▶ What to work on
a. Which flow figures given in cfs appear in the salmon fishing article, and which river or stretch of water does each one describe?
b. Could you retype the salmon fishing article, the stretch from "Courtesy of Skip" through "water is dropping.", with no changes?

▶ Passage shown
—————
Wildlife Photography and Writings of Harry Morse

Now is the time for spring salmon

Now is the time for spring salmon

Thursday June 22, 2006

Courtesy of Skip Rudd - Pocatello’s Skip Rudd lands a salmon near Riggins last weekend.

This weekend should be one of the best spring salmon fishing weekends of the year on the Salmon and Little Salmon rivers near Riggins.

The uncommonly late run of spring salmon are finally arriving and the water is dropping.

So far the salmon fishing in the Little Salmon River has been hit and miss because of high flows and limited numbers of fish. The Rapid River Hatchery, where the run of salmon originates, had 485 returnees last week. This number is expected to soar by the end of this week.

The Salmon River at Riggins has been running near 30,000 cfs and the Little Salmon at up to 3,000 cfs making both rivers extremely tough to hook and then land fish.

I have boated the Salmon River below Riggins at 30,000 cfs. Mistakes can be dangerous. Veteran anglers pick their spots to fish with care.
—————
▶ Data shown
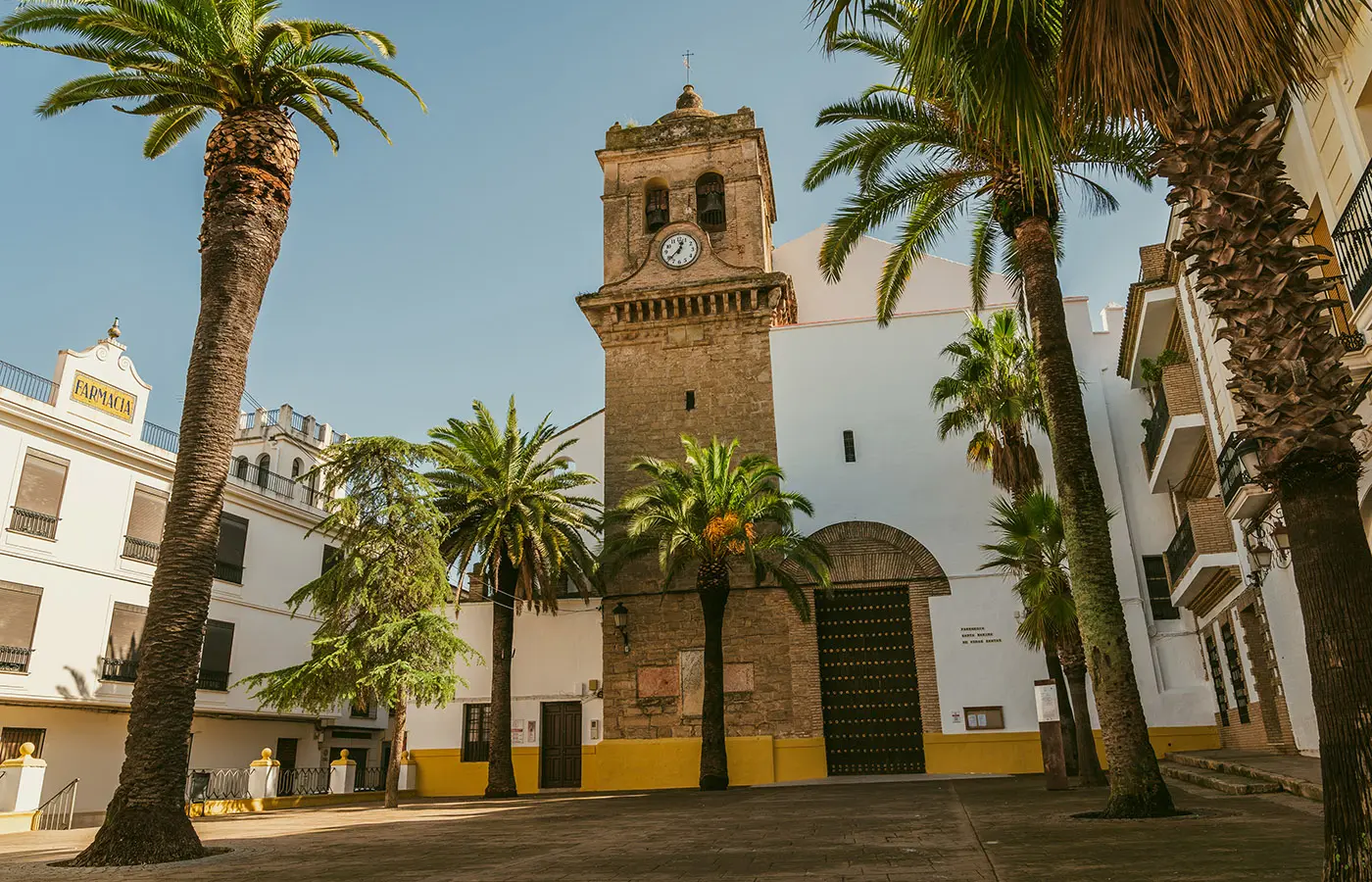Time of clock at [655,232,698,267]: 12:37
—————
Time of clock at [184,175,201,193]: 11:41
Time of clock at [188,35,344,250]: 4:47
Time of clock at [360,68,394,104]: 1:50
—————
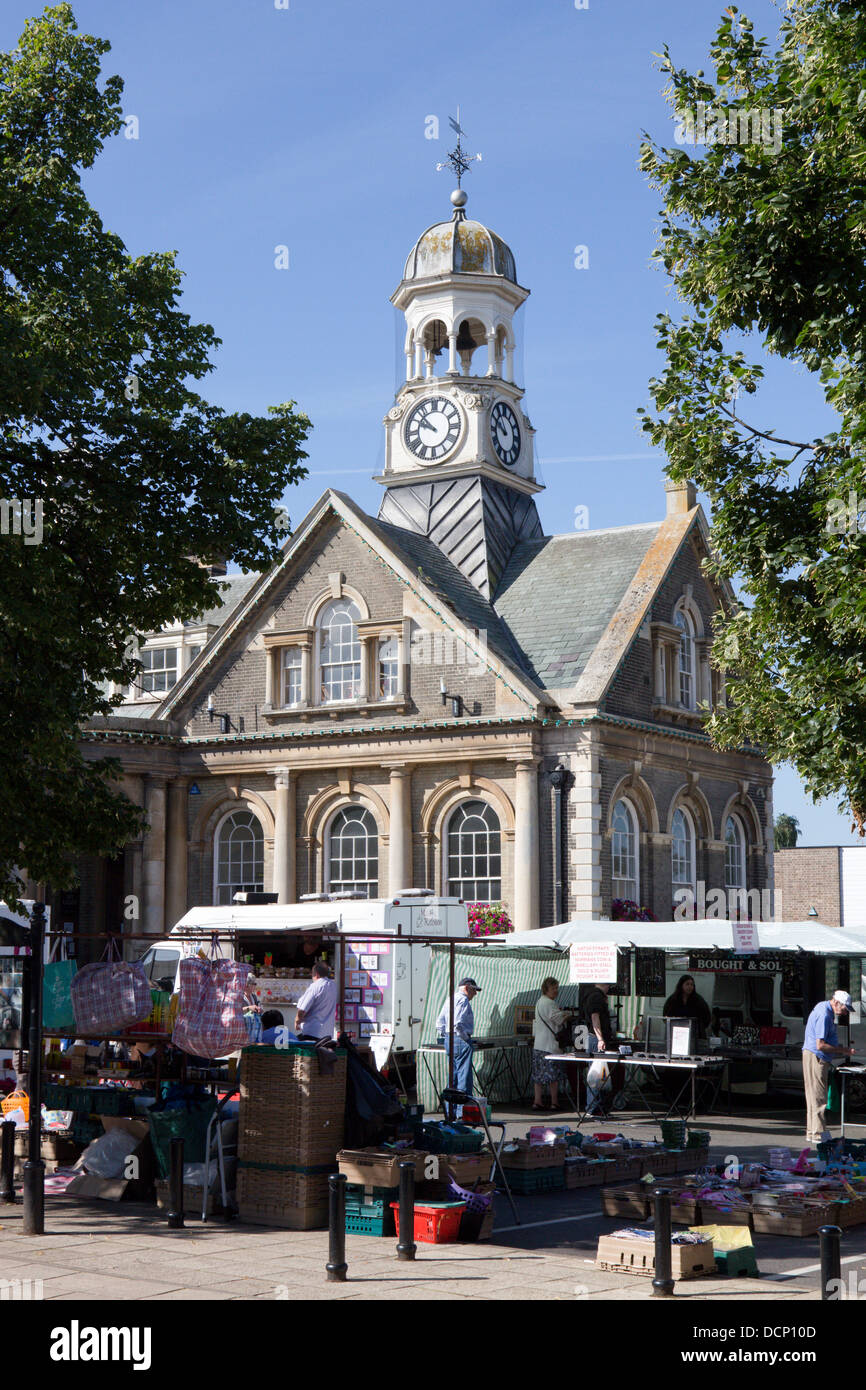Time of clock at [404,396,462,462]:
—————
▶ Completed exercise
a.
- 30,000 cfs: the Salmon River at Riggins ("running near 30,000 cfs")
- 3,000 cfs: the Little Salmon River ("up to 3,000 cfs")
- 30,000 cfs: the Salmon River below Riggins, which the writer has boated at that flow

b.
Courtesy of Skip Rudd - Pocatello’s Skip Rudd lands a salmon near Riggins last weekend.

This weekend should be one of the best spring salmon fishing weekends of the year on the Salmon and Little Salmon rivers near Riggins.

The uncommonly late run of spring salmon are finally arriving and the water is dropping.